Scientists may still be debating the role of viruses in chronic fatigue syndrome, but blood banks aren’t taking any chances. Last summer the AABB, a nonprofit that represents blood-collecting organizations, advised people with the disorder, marked by severe fatigue and aches lasting six months or more, to self-defer from blood donation. Last December the American Red Cross went further, banning people who revealed during a predonation interview that they had the syndrome from ever giving blood at its centers.
The cause for this abundance of caution is XMRV (xenotropic murine leukemia virus–related virus), a retrovirus that has been associated with chronic fatigue syndrome. In a highly publicized 2009 study published in Science, XMRV was found in 67 percent of patients and 3.7 percent of healthy controls. But subsequent studies failed to find the virus in people with or without the syndrome, suggesting to some that XMRV may be a laboratory contaminant that skewed the initial trial.
How worried should one be about XMRV in the blood supply? Not very. There has been no evidence of anyone contracting chronic fatigue syndrome from a blood transfusion, so the risk is hypothetical. And more stringent measures, such as screening potential donors for the syndrome via questionnaire, would take attention away from diseases such as HIV and hepatitis B that are unequivocally blood-borne, says Harvey Klein, chair of the AABB task force examining this issue.
Still, experts are weighing whether or not to test donated blood. The first step in that process is agreeing on a standard method for detecting the virus in the blood. A team at the National Heart, Lung, and Blood Institute is comparing the different nucleic acid tests and blood-sample preparation techniques used by various labs—including the Centers for Disease Control and the Food and Drug Administration—to find the best one.
If the test that comes out on top confirms the results of the 2009 study, that is, if it consistently detects XMRV in blood samples from chronic fatigue syndrome patients and does not detect it in negative controls, “we will have identified sensitive and specific methods to detect XMRV in blood samples,” says Simone Glynn, who chairs the NHLBI working group overseeing the study.
The next step would be to use that test to check for the presence of XMRV in large numbers of blood donor samples. If the virus is prevalent, the team would examine frozen blood samples and check for evidence of transfusion transmission. “Conversely, if we do not find evidence of XMRV in the blood samples from patients with chronic fatigue syndrome who were previously found to be positive, we would conclude that these viruses do not appear to be present in blood,” Glynn says.

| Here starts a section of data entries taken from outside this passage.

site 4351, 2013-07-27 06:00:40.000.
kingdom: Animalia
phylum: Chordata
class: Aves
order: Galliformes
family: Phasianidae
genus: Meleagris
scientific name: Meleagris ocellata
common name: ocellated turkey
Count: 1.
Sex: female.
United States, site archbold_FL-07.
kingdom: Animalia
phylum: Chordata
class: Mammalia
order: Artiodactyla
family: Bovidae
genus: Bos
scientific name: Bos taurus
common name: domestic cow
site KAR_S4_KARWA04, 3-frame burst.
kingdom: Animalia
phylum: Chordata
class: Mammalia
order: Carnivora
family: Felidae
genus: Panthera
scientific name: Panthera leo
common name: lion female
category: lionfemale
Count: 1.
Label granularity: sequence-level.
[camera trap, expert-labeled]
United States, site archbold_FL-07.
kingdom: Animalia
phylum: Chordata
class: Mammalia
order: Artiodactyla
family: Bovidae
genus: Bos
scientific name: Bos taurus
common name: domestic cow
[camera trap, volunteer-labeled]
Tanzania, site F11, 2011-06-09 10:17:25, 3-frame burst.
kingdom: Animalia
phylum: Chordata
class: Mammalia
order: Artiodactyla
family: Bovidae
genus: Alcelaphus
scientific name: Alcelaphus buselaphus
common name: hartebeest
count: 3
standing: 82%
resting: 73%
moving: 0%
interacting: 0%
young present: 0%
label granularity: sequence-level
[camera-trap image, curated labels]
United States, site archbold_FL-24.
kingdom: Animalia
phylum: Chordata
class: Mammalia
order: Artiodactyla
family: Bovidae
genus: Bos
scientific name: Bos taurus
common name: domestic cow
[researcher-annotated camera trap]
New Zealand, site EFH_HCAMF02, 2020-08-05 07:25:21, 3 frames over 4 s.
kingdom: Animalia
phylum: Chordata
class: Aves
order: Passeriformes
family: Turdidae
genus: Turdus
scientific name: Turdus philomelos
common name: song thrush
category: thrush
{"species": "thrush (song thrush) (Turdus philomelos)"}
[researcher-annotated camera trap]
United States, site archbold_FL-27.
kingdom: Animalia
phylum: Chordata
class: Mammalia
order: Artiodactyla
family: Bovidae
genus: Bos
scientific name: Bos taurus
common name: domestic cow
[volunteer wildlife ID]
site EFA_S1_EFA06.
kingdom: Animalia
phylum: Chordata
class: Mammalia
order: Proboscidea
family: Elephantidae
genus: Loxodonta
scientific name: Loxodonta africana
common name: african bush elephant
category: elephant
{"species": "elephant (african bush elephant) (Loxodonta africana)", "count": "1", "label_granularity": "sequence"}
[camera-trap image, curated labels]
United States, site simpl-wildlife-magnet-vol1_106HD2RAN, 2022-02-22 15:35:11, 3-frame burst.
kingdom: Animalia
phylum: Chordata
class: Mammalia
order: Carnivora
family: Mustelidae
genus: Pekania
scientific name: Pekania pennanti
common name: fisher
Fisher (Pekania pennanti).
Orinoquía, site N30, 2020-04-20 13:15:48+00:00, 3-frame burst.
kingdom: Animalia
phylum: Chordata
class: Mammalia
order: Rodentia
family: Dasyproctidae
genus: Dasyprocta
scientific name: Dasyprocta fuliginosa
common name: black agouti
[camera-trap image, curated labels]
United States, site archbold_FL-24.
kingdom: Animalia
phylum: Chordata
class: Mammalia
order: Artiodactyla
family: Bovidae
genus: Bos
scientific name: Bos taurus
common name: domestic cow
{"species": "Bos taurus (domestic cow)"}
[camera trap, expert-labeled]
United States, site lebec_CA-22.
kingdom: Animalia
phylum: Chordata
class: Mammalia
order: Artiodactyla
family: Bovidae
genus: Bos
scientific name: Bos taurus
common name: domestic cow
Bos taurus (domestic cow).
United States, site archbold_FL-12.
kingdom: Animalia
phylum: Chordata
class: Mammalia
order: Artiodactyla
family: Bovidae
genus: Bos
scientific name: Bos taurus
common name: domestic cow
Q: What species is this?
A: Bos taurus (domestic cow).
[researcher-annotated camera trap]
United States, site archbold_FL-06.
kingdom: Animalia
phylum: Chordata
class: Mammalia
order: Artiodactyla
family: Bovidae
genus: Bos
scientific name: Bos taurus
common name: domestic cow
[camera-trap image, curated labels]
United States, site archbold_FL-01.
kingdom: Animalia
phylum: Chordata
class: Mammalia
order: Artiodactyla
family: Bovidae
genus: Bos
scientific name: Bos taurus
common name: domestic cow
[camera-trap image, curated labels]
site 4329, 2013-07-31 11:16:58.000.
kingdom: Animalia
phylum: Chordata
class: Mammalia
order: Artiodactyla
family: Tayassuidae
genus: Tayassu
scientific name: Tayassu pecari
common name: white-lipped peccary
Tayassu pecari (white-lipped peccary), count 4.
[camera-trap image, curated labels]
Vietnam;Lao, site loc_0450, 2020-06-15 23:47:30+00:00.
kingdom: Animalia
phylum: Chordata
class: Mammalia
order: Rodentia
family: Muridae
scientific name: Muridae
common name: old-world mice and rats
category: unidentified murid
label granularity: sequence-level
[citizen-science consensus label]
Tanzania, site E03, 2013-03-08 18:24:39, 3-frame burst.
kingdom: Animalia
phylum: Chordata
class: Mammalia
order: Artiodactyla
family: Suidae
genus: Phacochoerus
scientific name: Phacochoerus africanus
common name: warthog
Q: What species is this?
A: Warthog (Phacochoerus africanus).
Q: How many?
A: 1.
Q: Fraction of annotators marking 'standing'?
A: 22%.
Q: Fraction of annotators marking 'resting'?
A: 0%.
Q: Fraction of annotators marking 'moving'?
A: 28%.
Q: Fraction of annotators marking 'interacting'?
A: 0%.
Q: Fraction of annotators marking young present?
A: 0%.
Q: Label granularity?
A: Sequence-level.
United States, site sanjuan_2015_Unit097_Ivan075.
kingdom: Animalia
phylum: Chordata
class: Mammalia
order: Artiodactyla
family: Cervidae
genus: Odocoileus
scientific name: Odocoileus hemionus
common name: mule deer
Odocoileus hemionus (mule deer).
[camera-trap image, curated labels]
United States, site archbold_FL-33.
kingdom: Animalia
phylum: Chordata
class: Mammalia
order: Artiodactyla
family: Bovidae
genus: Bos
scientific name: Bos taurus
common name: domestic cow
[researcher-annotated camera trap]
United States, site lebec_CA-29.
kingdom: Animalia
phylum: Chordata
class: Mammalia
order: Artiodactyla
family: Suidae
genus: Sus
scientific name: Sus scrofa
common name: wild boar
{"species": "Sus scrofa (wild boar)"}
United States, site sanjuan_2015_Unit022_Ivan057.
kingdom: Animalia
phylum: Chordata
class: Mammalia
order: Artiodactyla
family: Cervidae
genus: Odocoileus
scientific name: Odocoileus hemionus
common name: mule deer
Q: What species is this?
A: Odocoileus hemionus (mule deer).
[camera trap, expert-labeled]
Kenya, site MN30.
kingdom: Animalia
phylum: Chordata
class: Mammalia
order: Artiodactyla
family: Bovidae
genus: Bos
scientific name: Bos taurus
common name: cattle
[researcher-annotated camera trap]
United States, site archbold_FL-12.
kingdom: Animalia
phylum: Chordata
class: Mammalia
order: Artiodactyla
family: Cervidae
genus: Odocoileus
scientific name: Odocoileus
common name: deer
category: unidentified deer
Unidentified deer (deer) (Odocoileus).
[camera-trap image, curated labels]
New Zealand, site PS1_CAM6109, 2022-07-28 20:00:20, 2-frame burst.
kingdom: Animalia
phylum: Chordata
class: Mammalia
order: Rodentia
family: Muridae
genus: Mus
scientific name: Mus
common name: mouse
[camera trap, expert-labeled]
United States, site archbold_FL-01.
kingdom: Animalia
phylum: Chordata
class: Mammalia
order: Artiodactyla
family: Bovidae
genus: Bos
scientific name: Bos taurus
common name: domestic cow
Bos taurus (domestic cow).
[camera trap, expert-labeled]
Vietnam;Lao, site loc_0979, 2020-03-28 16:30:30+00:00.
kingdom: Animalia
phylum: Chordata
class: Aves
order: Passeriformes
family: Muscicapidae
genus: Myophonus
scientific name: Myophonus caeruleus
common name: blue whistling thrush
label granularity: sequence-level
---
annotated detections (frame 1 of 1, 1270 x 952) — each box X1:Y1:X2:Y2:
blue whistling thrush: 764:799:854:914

For now, excluding people with the syndrome from blood donation is prudent, says Ian Lipkin, director of the Center for Infection and Immunity at the Columbia University Mailman School of Public Health, who is heading the National Institutes of Health–funded investigation into the connection between chronic fatigue syndrome and XMRV. “My sense is that the number of people with the syndrome likely to be sufficiently fit to make blood donations is so few that the Red Cross and AABB have decided for a variety of reasons, scientific and otherwise that it’s just not worth the risk.”